# DATA FOR THE TASK start

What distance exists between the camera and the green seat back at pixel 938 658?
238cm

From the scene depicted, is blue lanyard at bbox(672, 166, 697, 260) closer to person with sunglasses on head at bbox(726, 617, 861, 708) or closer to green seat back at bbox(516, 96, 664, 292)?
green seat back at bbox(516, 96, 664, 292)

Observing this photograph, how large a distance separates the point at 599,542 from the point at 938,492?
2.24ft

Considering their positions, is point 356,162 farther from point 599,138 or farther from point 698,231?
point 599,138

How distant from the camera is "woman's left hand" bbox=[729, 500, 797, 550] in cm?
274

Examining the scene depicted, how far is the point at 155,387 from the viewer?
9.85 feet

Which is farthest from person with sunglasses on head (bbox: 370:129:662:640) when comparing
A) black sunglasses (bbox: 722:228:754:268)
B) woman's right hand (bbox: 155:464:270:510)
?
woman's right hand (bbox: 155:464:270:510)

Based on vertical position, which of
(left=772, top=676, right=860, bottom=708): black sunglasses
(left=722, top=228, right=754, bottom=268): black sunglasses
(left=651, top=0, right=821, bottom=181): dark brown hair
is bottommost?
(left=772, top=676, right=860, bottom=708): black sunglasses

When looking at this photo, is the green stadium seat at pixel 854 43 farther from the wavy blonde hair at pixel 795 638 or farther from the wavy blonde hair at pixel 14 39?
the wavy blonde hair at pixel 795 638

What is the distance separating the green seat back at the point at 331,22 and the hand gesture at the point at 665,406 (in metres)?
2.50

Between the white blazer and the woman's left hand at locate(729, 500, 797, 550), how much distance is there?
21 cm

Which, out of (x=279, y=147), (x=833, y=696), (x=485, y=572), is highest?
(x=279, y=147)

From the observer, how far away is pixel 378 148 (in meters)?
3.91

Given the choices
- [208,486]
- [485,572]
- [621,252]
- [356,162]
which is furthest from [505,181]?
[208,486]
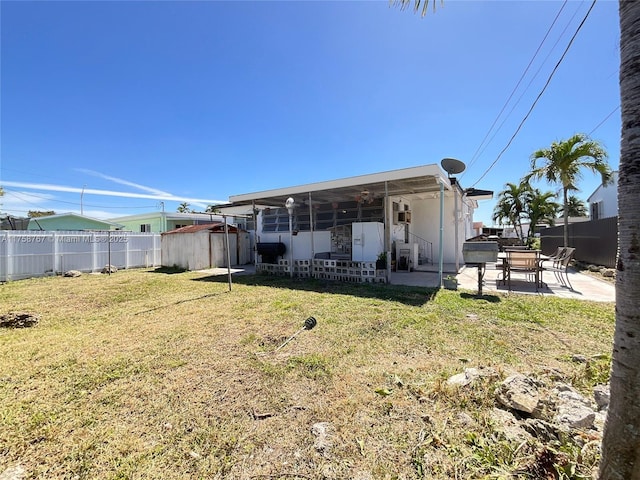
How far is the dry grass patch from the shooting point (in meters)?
1.81

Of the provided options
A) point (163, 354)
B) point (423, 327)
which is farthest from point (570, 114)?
point (163, 354)

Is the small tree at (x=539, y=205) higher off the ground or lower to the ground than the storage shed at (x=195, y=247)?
higher

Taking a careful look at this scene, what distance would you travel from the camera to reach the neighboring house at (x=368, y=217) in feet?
28.2

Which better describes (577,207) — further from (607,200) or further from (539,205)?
(607,200)

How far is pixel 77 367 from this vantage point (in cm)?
323

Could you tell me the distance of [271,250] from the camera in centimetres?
1130

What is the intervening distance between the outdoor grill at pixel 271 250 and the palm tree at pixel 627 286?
10628mm

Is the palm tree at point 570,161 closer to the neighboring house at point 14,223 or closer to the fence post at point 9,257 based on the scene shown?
the fence post at point 9,257

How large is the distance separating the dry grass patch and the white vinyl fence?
24.8 ft

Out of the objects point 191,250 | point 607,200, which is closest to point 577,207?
point 607,200

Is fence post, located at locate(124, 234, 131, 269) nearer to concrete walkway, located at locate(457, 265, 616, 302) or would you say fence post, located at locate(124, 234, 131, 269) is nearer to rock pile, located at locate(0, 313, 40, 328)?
rock pile, located at locate(0, 313, 40, 328)

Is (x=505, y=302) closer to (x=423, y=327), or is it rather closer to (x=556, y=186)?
(x=423, y=327)

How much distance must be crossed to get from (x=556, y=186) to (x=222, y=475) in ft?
51.8

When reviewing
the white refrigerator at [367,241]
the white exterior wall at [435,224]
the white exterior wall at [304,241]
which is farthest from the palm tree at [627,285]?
the white exterior wall at [435,224]
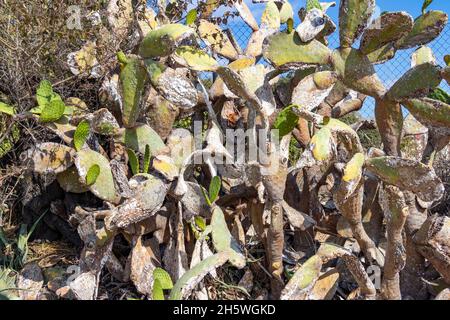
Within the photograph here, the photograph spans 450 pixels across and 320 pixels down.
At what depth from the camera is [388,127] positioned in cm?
166

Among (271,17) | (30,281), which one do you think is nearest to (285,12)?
(271,17)

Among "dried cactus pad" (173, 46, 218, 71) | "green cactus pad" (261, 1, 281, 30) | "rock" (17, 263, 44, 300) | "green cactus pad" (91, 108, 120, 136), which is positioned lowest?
"rock" (17, 263, 44, 300)

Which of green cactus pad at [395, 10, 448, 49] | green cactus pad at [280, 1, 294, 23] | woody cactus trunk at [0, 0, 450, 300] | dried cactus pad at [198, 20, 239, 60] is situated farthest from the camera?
green cactus pad at [280, 1, 294, 23]

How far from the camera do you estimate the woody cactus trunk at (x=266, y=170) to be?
4.78 feet

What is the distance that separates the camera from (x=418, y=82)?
59.7 inches

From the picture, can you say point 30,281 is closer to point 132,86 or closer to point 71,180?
point 71,180

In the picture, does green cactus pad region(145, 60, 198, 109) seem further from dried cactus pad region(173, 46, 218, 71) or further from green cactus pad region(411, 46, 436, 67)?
green cactus pad region(411, 46, 436, 67)

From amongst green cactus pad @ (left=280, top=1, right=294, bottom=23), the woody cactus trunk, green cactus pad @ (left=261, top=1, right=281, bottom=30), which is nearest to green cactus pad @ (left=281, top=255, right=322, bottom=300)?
the woody cactus trunk

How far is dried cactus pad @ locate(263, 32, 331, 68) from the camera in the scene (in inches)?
64.3

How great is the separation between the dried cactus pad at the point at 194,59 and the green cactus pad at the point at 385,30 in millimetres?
468

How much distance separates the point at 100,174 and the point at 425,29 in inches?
44.2

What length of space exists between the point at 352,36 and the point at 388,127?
308 millimetres

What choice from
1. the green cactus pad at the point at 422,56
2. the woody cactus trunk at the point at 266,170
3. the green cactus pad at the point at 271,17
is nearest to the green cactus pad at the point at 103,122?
the woody cactus trunk at the point at 266,170

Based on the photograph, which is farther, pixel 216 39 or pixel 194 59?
pixel 216 39
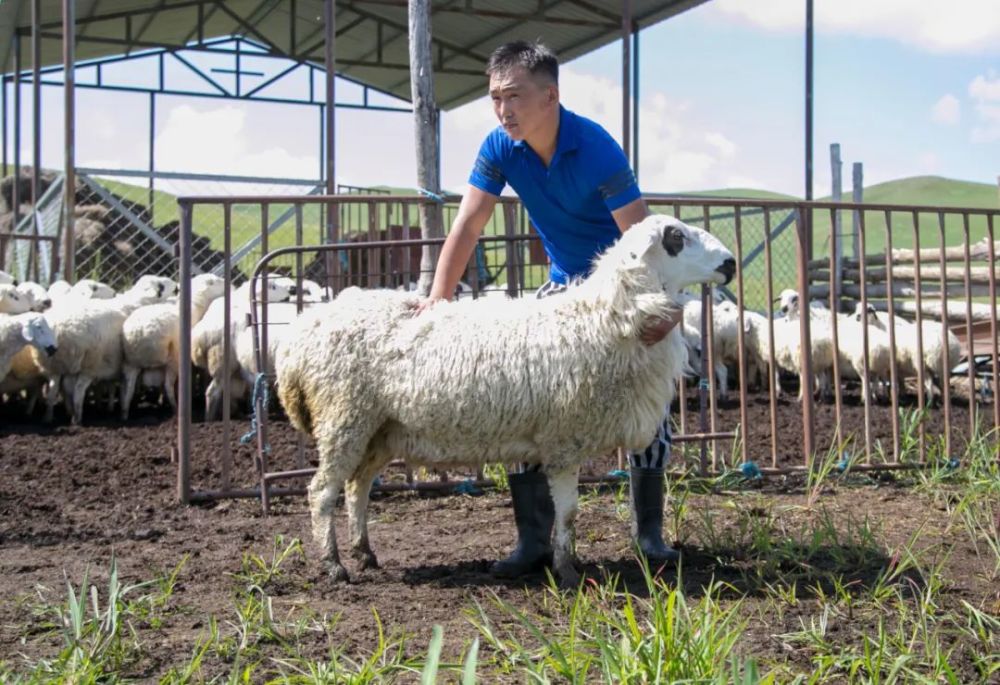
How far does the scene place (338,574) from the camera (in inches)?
167

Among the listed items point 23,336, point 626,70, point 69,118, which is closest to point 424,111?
point 23,336

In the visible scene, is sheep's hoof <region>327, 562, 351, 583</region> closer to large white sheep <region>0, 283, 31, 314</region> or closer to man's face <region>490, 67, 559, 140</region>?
man's face <region>490, 67, 559, 140</region>

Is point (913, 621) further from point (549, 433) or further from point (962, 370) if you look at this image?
point (962, 370)

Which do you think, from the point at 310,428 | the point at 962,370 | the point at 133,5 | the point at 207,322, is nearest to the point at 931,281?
the point at 962,370

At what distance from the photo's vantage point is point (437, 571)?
4.45 metres

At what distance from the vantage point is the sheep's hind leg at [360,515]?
4.46m

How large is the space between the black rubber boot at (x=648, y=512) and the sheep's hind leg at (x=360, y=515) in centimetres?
105

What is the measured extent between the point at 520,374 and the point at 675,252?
0.72m

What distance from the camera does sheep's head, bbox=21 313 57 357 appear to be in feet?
31.3

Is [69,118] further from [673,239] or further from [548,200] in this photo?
[673,239]

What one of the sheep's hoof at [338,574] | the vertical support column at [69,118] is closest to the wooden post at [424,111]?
the sheep's hoof at [338,574]

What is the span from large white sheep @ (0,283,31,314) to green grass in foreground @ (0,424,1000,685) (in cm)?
717

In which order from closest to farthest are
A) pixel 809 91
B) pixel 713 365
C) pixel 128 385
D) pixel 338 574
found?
pixel 338 574 < pixel 713 365 < pixel 128 385 < pixel 809 91

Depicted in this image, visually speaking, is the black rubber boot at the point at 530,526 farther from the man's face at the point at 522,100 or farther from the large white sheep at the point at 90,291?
the large white sheep at the point at 90,291
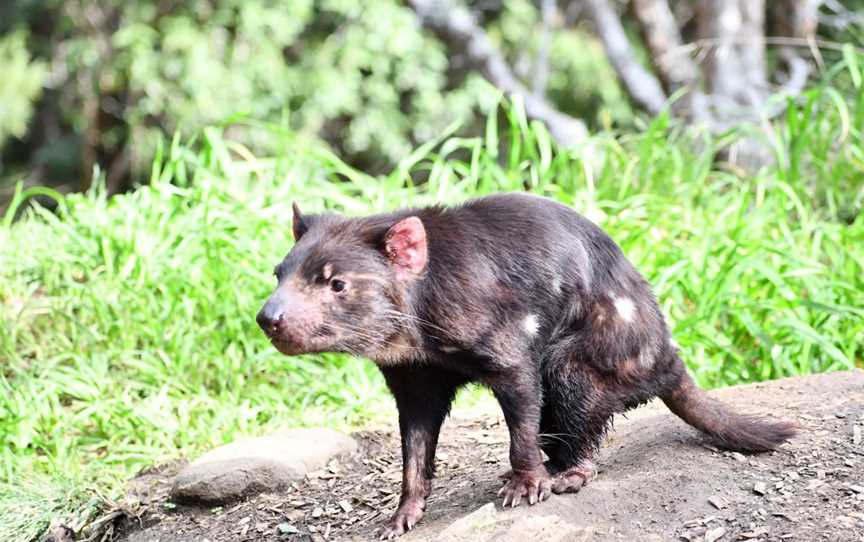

# DATA FOR THE TASK end

> _GIVEN REQUEST_: List every line of the entries above that contains the word "woody", matching case exactly.

> _OUTPUT FOR THIS TASK_:
Which of green cactus pad at [395, 10, 448, 49] | green cactus pad at [280, 1, 294, 23] | woody cactus trunk at [0, 0, 450, 300] | dried cactus pad at [198, 20, 239, 60] is situated farthest from the camera?
How far from the camera do you estimate the woody cactus trunk at (x=266, y=170) to be?
From amongst green cactus pad @ (left=280, top=1, right=294, bottom=23), the woody cactus trunk, green cactus pad @ (left=261, top=1, right=281, bottom=30), which is nearest to green cactus pad @ (left=281, top=255, right=322, bottom=300)?
the woody cactus trunk
2. the woody cactus trunk at the point at 266,170
the woody cactus trunk at the point at 266,170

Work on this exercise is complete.